How Many SARS-CoV-2–Infected People Require Hospitalization? Using Random Sample Testing to Better Inform Preparedness Efforts
Nir Menachemi, Brian E. Dixon, Kara Wools‐Kaloustian, Constantin T. Yiannoutsos, Paul K. Halverson
Abstract
CONTEXT: Existing hospitalization ratios for COVID-19 typically use case counts in the denominator, which problematically underestimates total infections because asymptomatic and mildly infected persons rarely get tested. As a result, surge models that rely on case counts to forecast hospital demand may be inaccurately influencing policy and decision-maker action. OBJECTIVE: Based on SARS-CoV-2 prevalence data derived from a statewide random sample (as opposed to relying on reported case counts), we determine the infection-hospitalization ratio (IHR), defined as the percentage of infected individuals who are hospitalized, for various demographic groups in Indiana. Furthermore, for comparison, we show the extent to which case-based hospitalization ratios, compared with the IHR, overestimate the probability of hospitalization by demographic group. DESIGN: Secondary analysis of statewide prevalence data from Indiana, COVID-19 hospitalization data extracted from a statewide health information exchange, and all reported COVID-19 cases to the state health department. SETTING: State of Indiana as of April 30, 2020. MAIN OUTCOME MEASURES: Demographic-stratified IHRs and case-hospitalization ratios. RESULTS: The overall IHR was 2.1% and varied more by age than by race or sex.

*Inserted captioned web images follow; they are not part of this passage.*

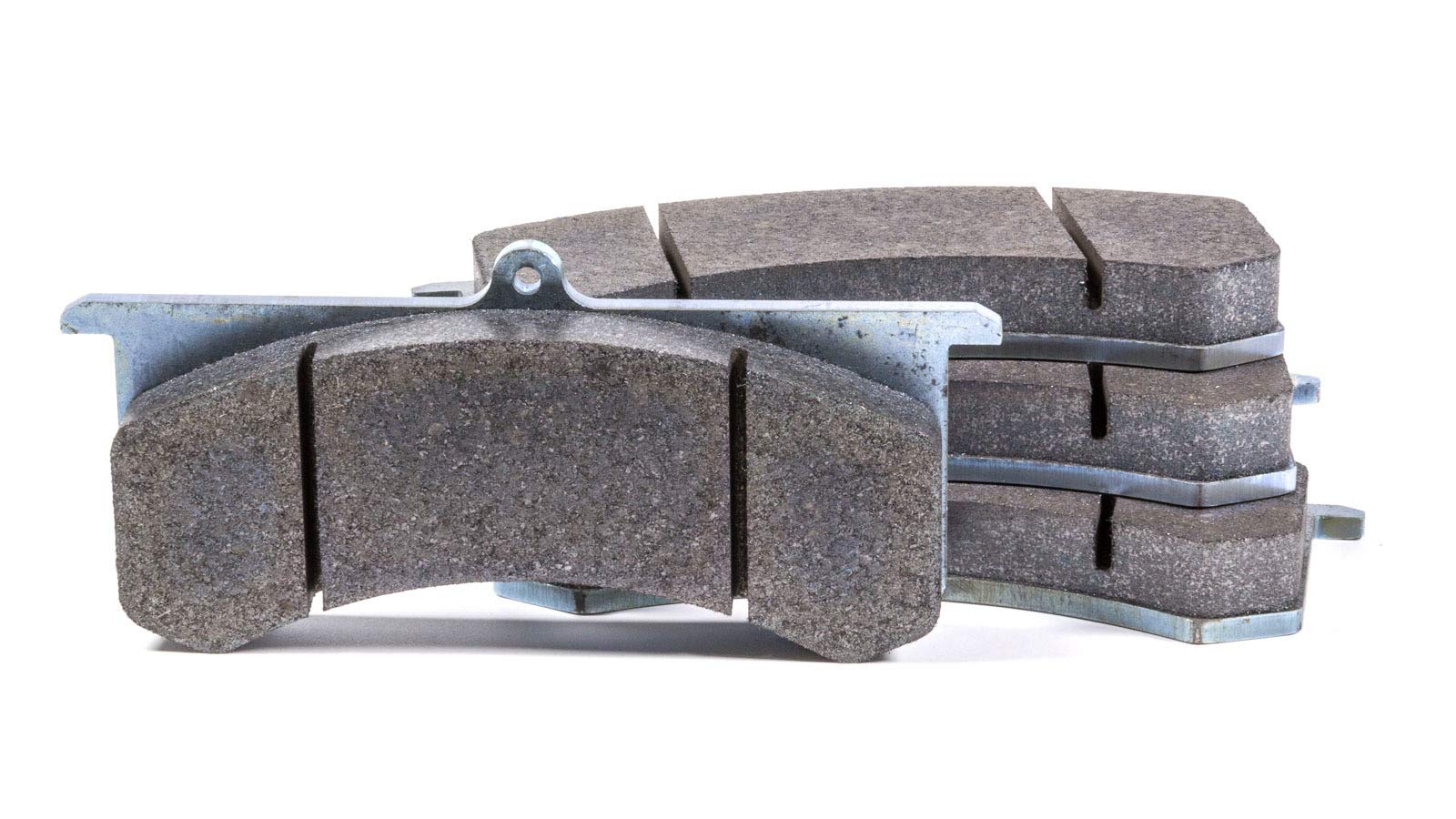 WILWOOD 7520-30 Pad, Gn, 80 Thick, Axle Set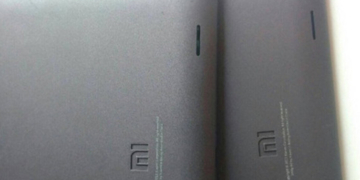 Xiaomi'nin tabletinden yeni dedikodular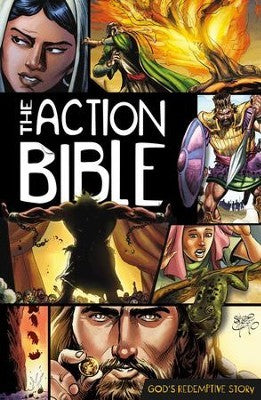 Action Bible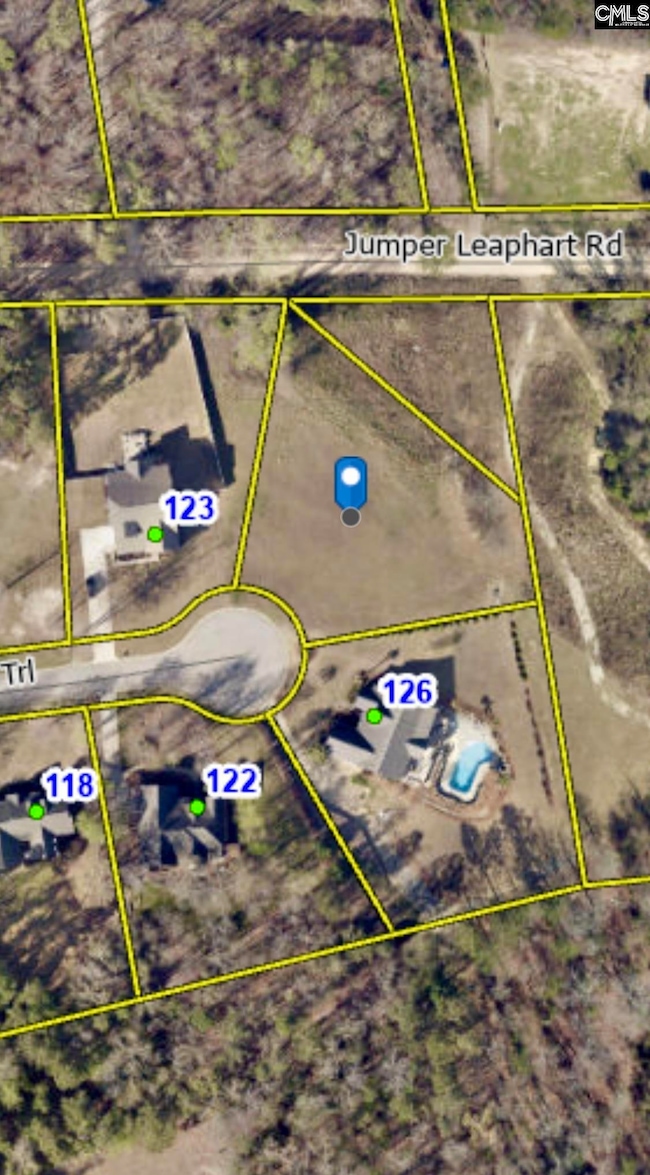 127 Deer Ridge Trail, Gilbert, SC 29054 - photo 2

Infection-hospitalization ratio estimates ranged from 0.4% for those younger than 40 years to 9.2% for those older than 60 years. Hospitalization rates based on case counts overestimated the IHR by a factor of 10, but this overestimation differed by demographic groups, especially age. CONCLUSIONS: In this first study of the IHR based on population prevalence, our results can improve forecasting models of hospital demand-especially in preparation for the upcoming winter period when an increase in SARS CoV-2 infections is expected.